● **TESTO DA ANALIZZARE**
━━━━━━━━━━━━━━━━━━━━━━━━━━━━━━
Ogni iniziativa è utile.
Personalmente, vista la situazione attuale, ho contattato rappresentanti politici del comune di Scandiano (Reggio Emilia) perché si attivino per una raccolta fondi a favore della sanità.
Grazie a Montorsi, a Lei Giannella e a tutti coloro che sostengono la sanità per tutti.
Come americano, applaudo alla risposta dell’Italia alla pandemia di coronavirus. Spero che il nostro governo possa vedere la grande importanza di un sistema sanitario forte come quello in Italia. Applaudo anche al contributo di Giordano Montorsi. È un uomo eccezionale, e sono molto orgoglioso di conoscerlo e chiamarlo un membro della mia famiglia!
(via mail)
━━━━━━━━━━━━━━━━━━━━━━━━━━━━━━
● **SEZIONE DATI**
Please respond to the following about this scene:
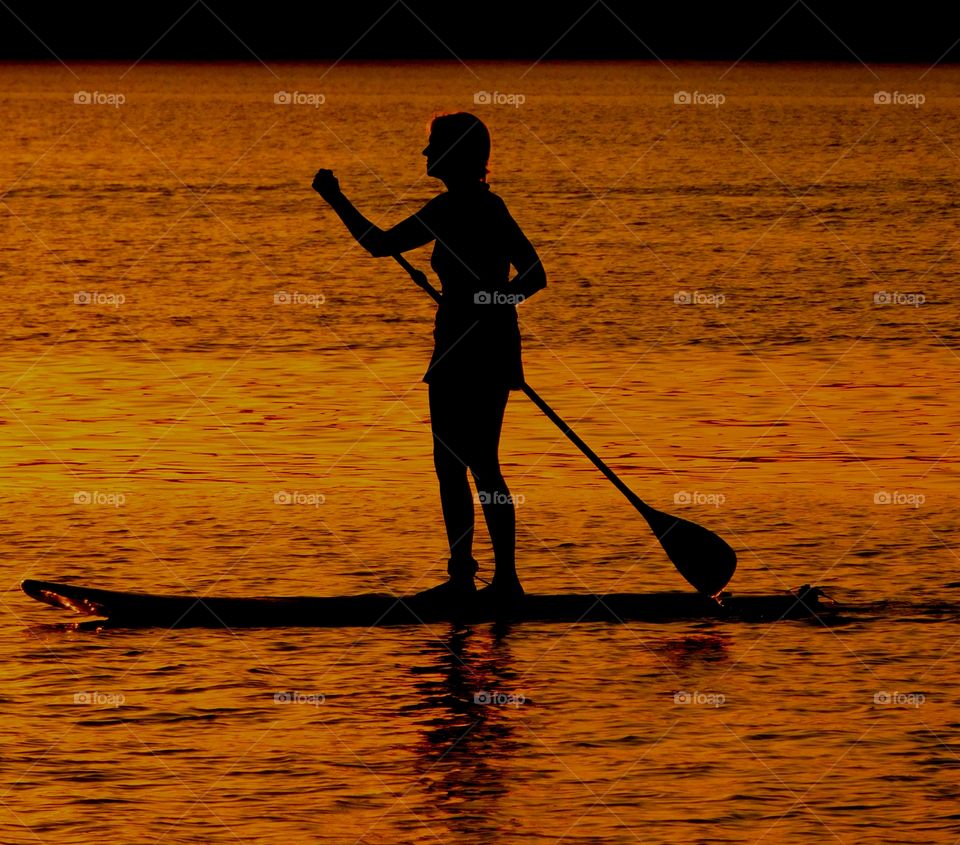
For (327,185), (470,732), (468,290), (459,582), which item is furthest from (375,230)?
━━━━━━━━━━━━━━━━━━━━━━━━━━━━━━
● **CONSEGNA**
Trascrivi parola per parola, dal testo da analizzare, il tratto che va da "Personalmente, vista la" fino a "sanità per tutti.".

● **ESITO DEL COMPITO**
Personalmente, vista la situazione attuale, ho contattato rappresentanti politici del comune di Scandiano (Reggio Emilia) perché si attivino per una raccolta fondi a favore della sanità.
Grazie a Montorsi, a Lei Giannella e a tutti coloro che sostengono la sanità per tutti.